Both sexes fully winged. Body and legs largely brownish yellow, sternites with dark brown antecostal ridge; antennal segments IV–IX light brown, I–III paler; fore wings weakly shaded. Antennae 9-segmented, IX longer than VIII, sensoria transverse on III & IV, segment II apex prolonged ventro-laterally into serrate lobe. Head with ocellar setae I arising on slightly bifurcate tubercle with almost parallel sides, setae III arise within ocellar triangle. Head with 3 pairs of long postocular setae. Pronotum posterior margin with 7–8 pairs of prominent setae, one posteroangular pair at least three times as long as discal setae. Mesonotum with microtrichia on sculpture lines of posterior half. Metanotum medially with sculpture almost linear and bearing microtrichia, median setae near posterior margin. Abdominal tergite VIII median setae more than 0.5 as long as tergite; tergite X with paired trichobothria well developed. Sternite VII posterior margin with pair of lobes each bearing two setae at base.

Related species

This species is apparently known only from four females and three males.
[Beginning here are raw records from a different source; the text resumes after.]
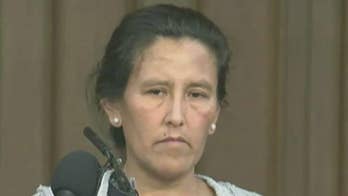 Illegal immigrant takes refuge in Denver church to avoid deportation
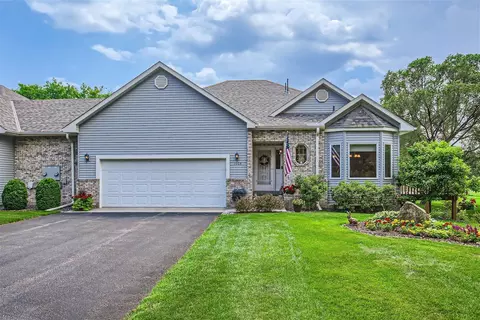 1004 136th Ln NE, Ham Lake, MN 55304
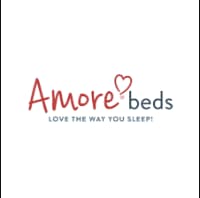 Amore Beds logo
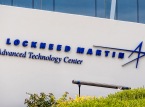 Lockheed Martin lands $4.7bn contract to expand Patriot missile production
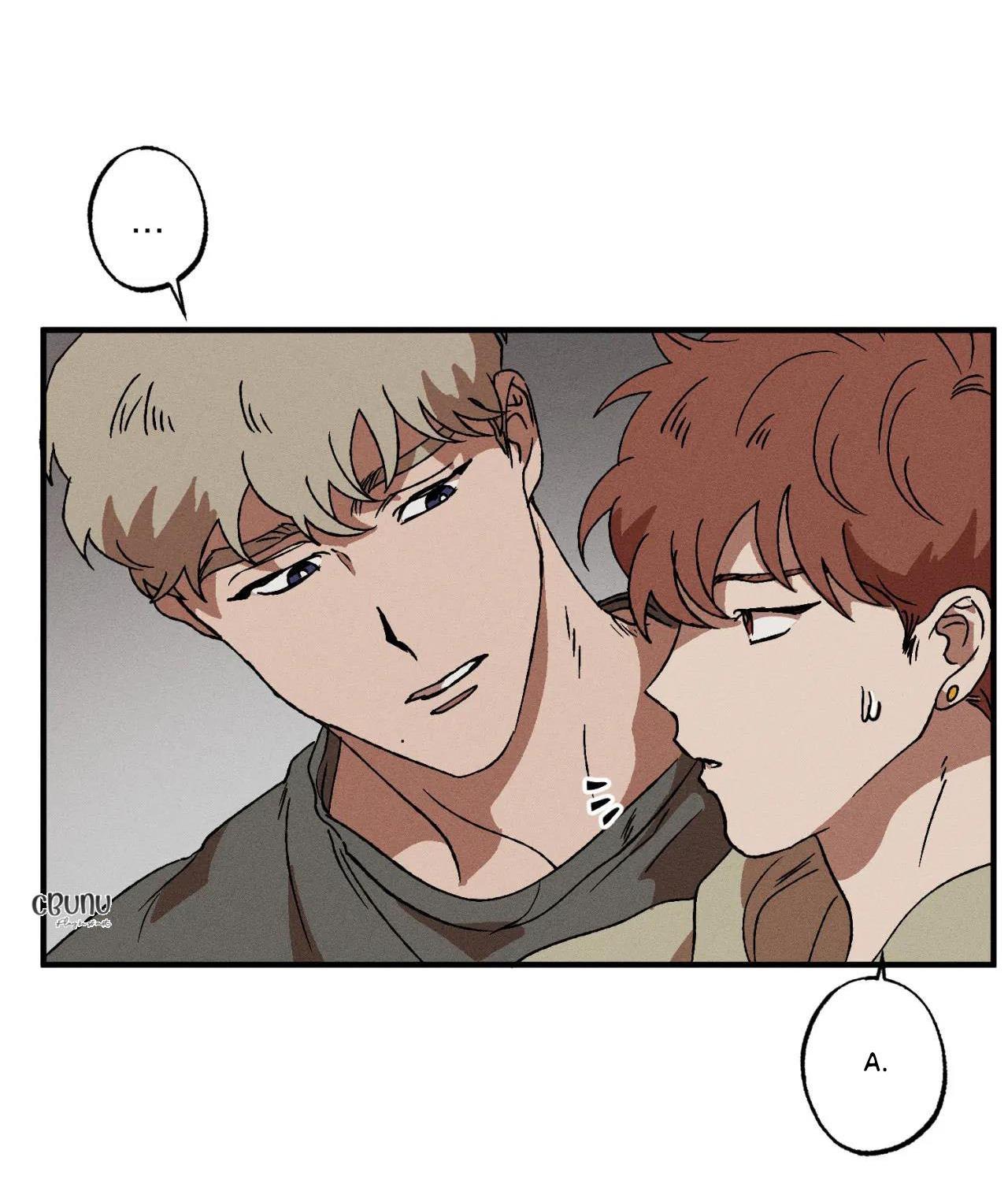 bẫy đôi ngọt ngào chapter 18 23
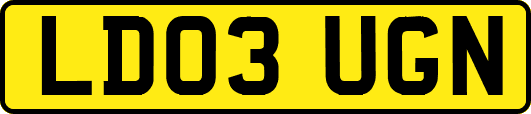 LD03UGN
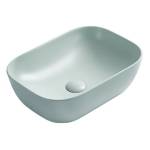 Mexen Rita 45x32 cm matt mint (21084546)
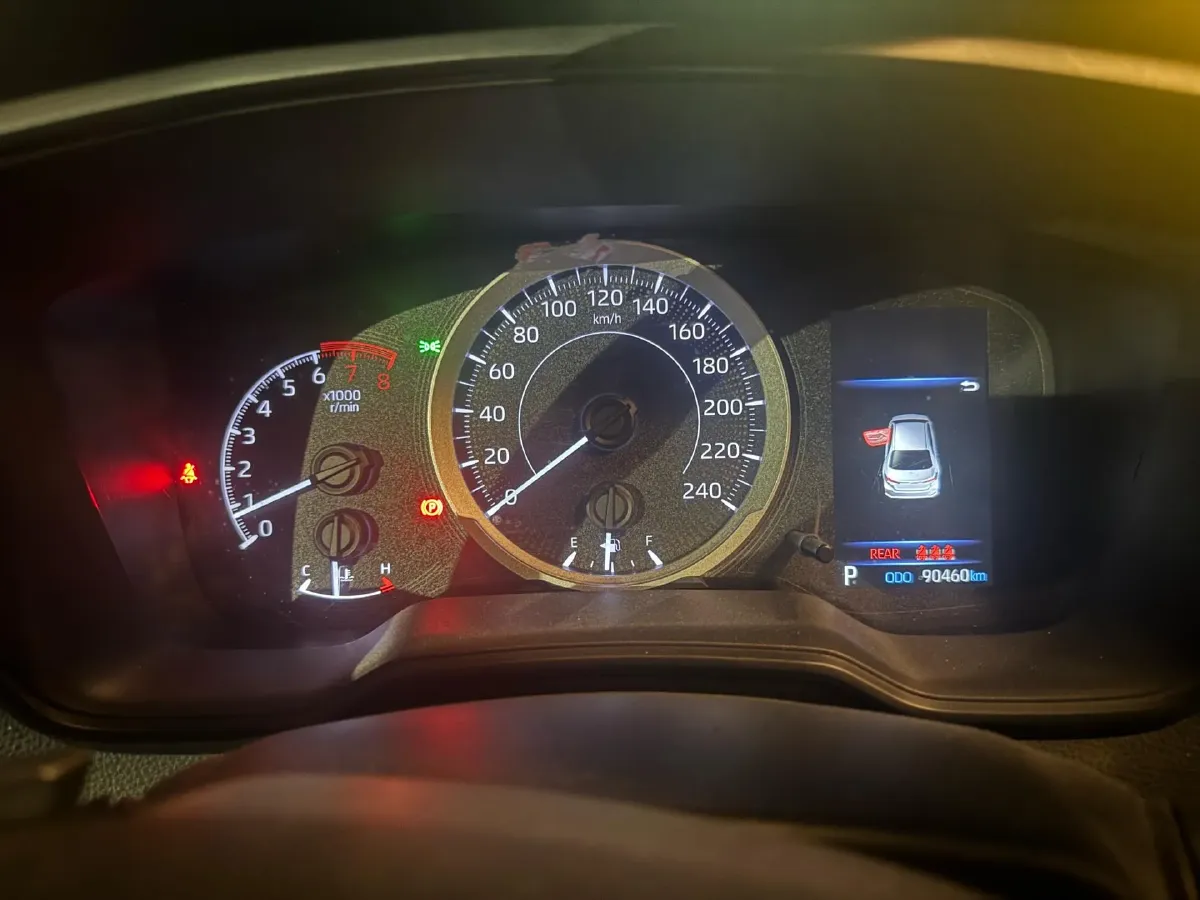 2019 Toyota Corolla 1.2T 116HP L4 CVT,autocango,china used car exporter,china ev exporter,chinese used car exporter,chinese used ev exporter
Currently there are 13 species listed in the genus Ankothrips, seven of which are from western USA , with five recorded from California (Bailey, 1957). Of the others, one is from SW Africa, one from Iran, and four from southern or eastern Europe. Although at one time considered members of the Aeolothripidae, all females of Melanthripidae have a pair of lobes at the posterior margin of sternite VII, a condition that is otherwise found only in females of Merothripidae.

Biological data

Known only from specimens taken from Prunus flowers [Rosaceae], and presumably breeding in flowers.

Distribution data

Recorded only from California and Washington.

Family name


Species name

Ankothrips aequalis Moulton 

Original name and synonyms

Ankothrips aequalis Moulton, 1926: 20


Bailey SF (1940) A review of the genus Ankothrips D.L.Crawford (Thysanoptera). Pan-Pacific Entomologist 16: 97–106.

Bailey SF (1957) The thrips of California Part I: Suborder Terebrantia. Bulletin of California Insect Survey 4: 143–220.